To override this downturn, Singapore Airlines, for example, has grounded 17 planes and is planning to lay off about 9,000 of its workers spread worldwide. The government in its stimulus package has allocated large sums of money for retraining laid off workers for possible future jobs which could be in areas different to what they have worked in before.
There seem to be a shift away from traditional manufacturing jobs to more knowledge- based industries such as multimedia.
At the recent ASEAN Summit in Thailand, Singapore was at the forefront of calls to resist the temptation for protectionism. That led the calls for more open markets in the region and for accelerating the setting up of the ASEAN economic community by 2015.

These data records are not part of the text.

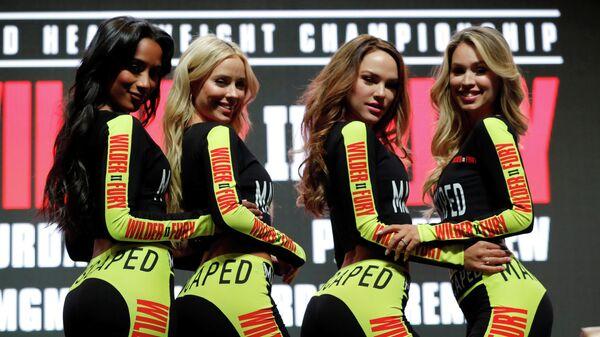 Девушки позируют перед пресс-конференцией Деонтея Уайлдера и Тайсона Фьюри в Лас-Вегасе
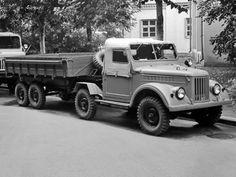 Наших» автолюбителей сложно чем-то удивить, но фотографии некоторых моделей из Ульяновска вызывают неподдельный интерес. В 1959 году увидел свет седельный тягач УАЗ-456, созданный на базе ГАЗ-69. Несмотря на отличную маневренность, опытный двухосный автопоезд грузоподъемностью 2 тонны так и не пошел в серию.   Седельный тягач УАЗ-456, 1959 год.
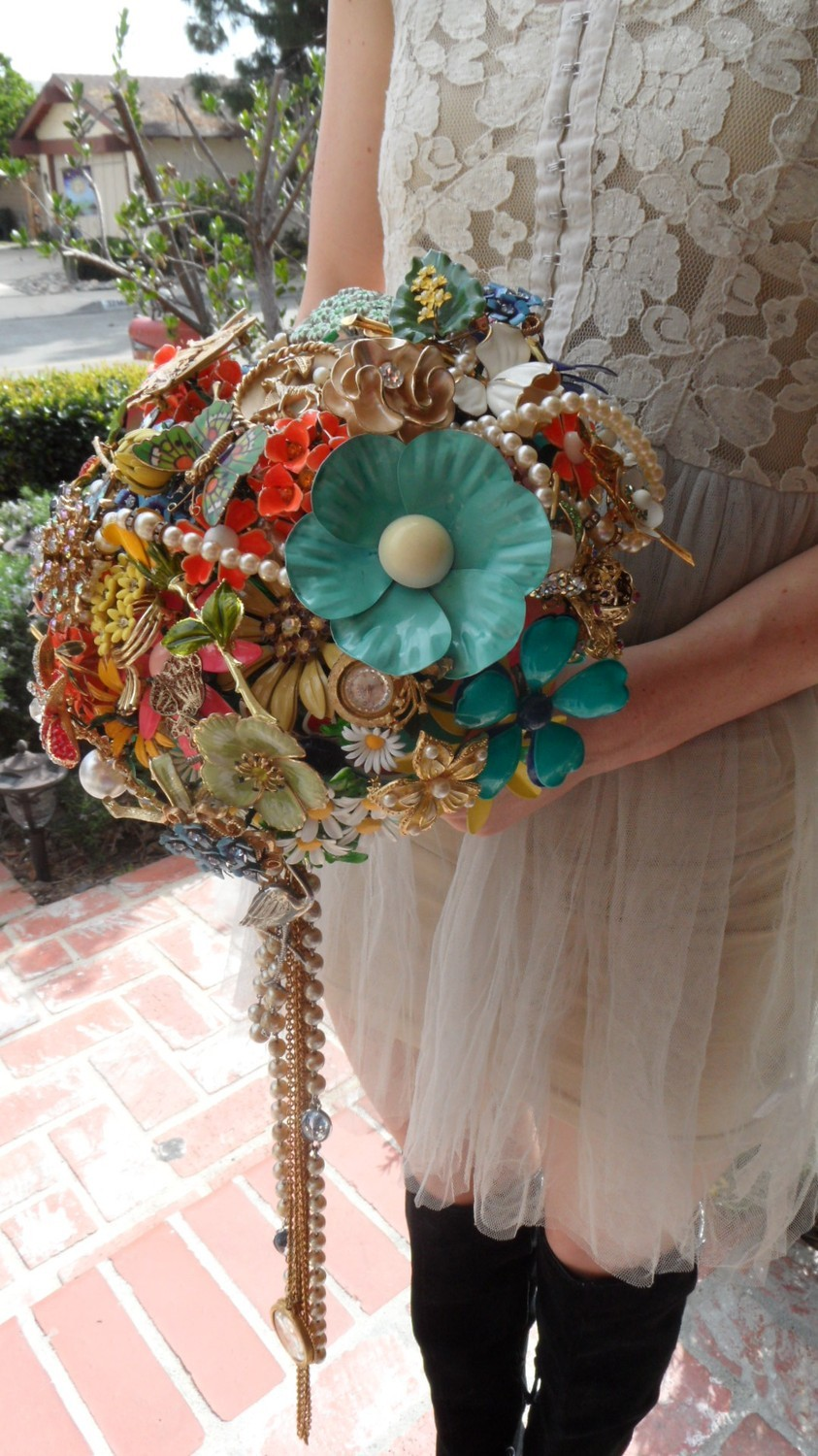 Vintage-bridal-brooch-bouquet-funky-offbeat-wedding-style.full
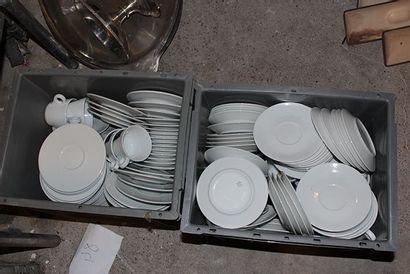 Important lot de sous-tasses en porcelaine...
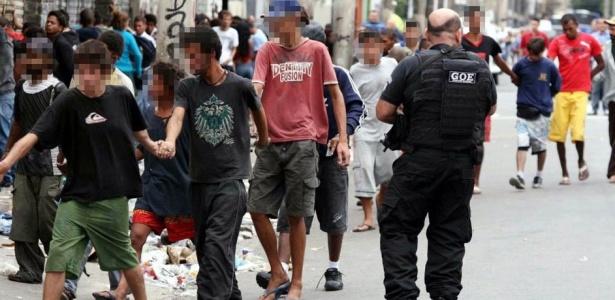 """Operação policial na cracolândia termina com """"fuga"""" em massa dos detidos"""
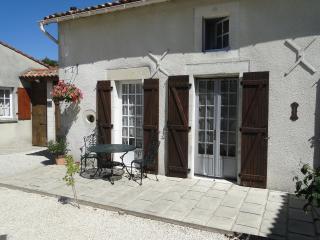 La Maison de la Rosarie - Chef-Boutonne vacation rentals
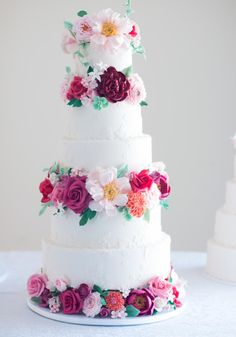 Floral Wedding Cake - Cake by Luciana Borges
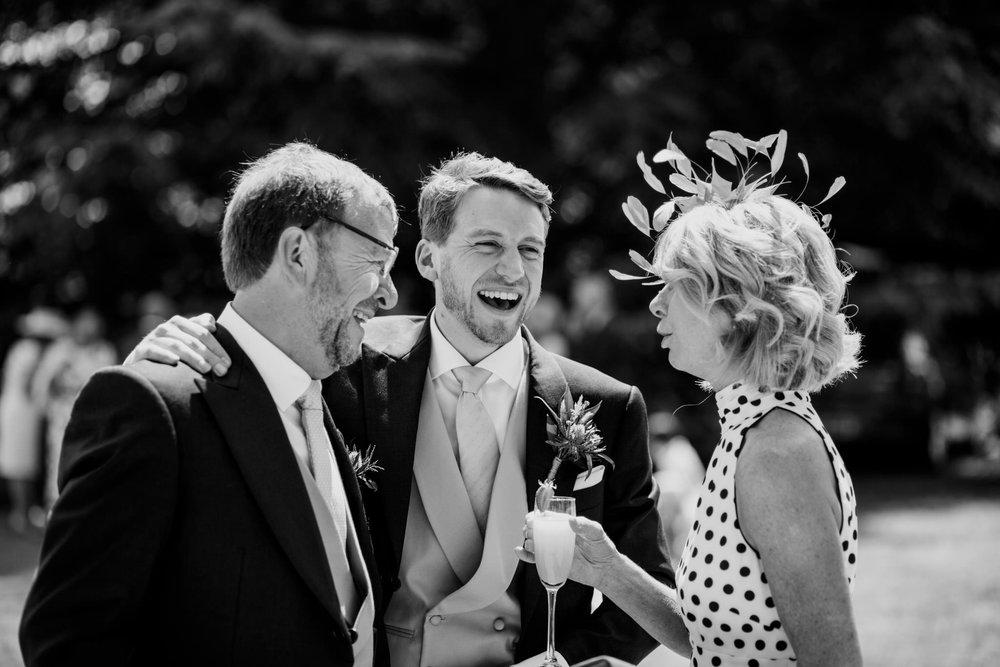 Farnham Castle Wedding Photographer 035.jpg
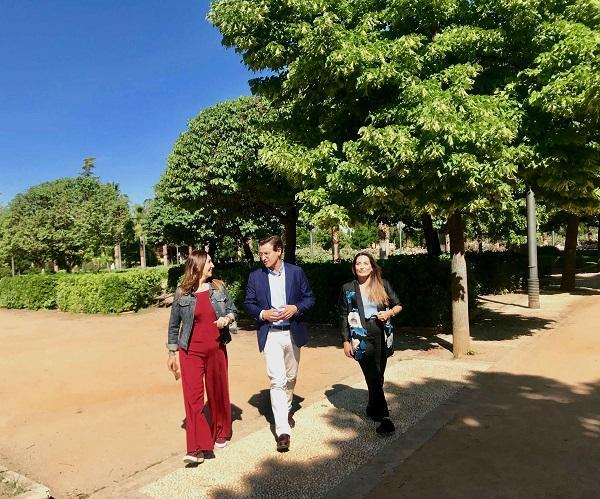 Luis Salvador con María José Villanueva y Lucía Garrido.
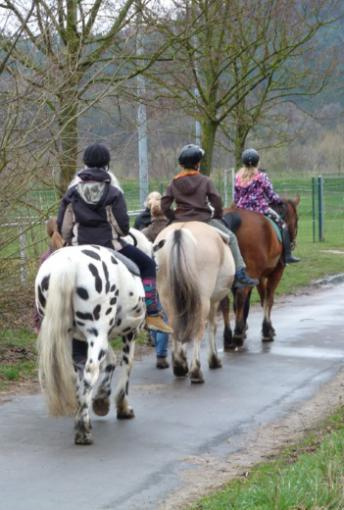 Drei Ostercamper auf ihren Pferden, von hinten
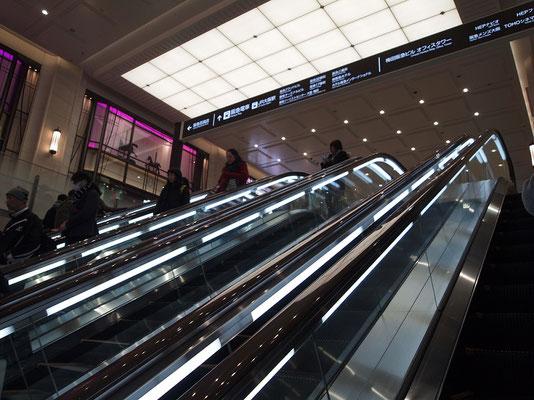 阪急百貨店・地下1階入口前から地上に上がるエスカレーター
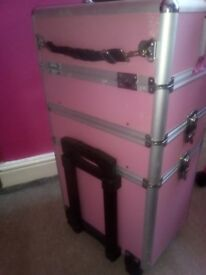 Mobile makeup case ,about 68 cm height,35 cm long,pink, used but in very good condition.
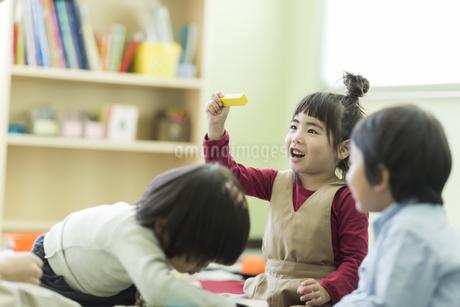 幼児教室で学ぶ子供たちの写真素材 [FYI01733474]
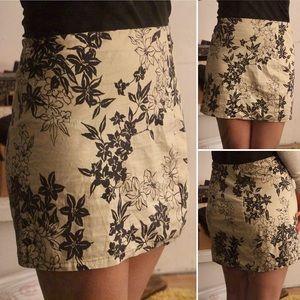 Hawaiian black & cream floral mini-skirt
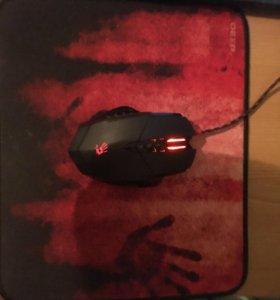 Игровая мышь Bloody V7M + коврик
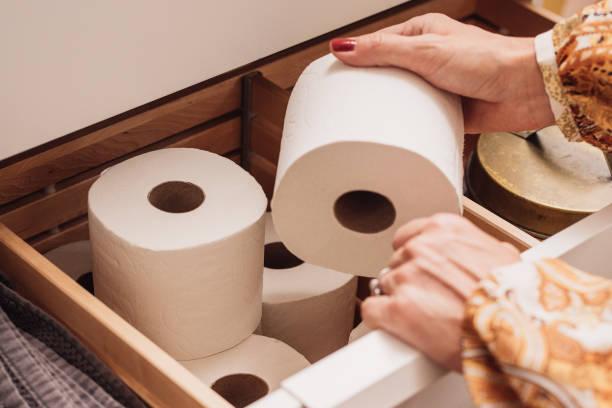 Toilettenpapierspeicher in der Schublade – Foto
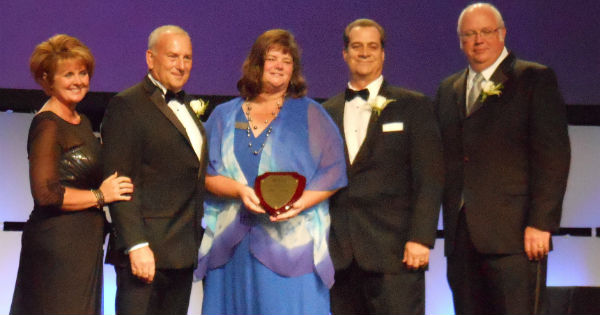 Grays Harbor E-911 Director recognized with APCO International Life Membership
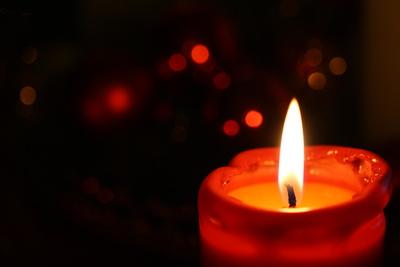 Rote Kerze mit Bokeh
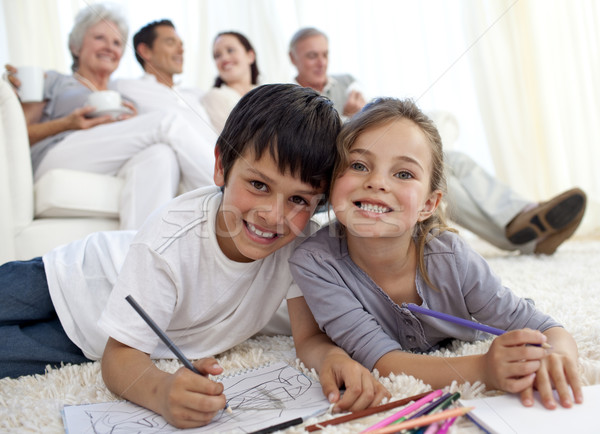 Gyerekek festmény padló család kanapé otthon Stock fotó © wavebreak_media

The ten countries that make up ASEAN (Association of South East Asian Nations) have a combined market of 560 million people, but, their purchasing power varies widely with some members like Laos, Myanmar and Cambodia being among the least developed countries in the world.
One silver lining is that the financial systems of these countries have been relatively unscathed by the global financial crisis.
Other ASEAN countries such as Malaysia, Thailand, Indonesia, Brunei and the Philippines have been hit varying degrees.
Former secretary-general of ASEAN, Rodolfo Severino, writing in Singapore’s Straits Times newspaper recently argued that many countries in the grouping benefited by the bubble generated by the “heavily debt-dependent spending binge of American companies and consumers, and clung to the profit-making and job-creating model of export-led growth”.
He argues that ASEAN should do more as a group to develop their economies and be less dependent on such bubble economies and that they should stimulate domestic demand with investments in the health, education and rural sectors.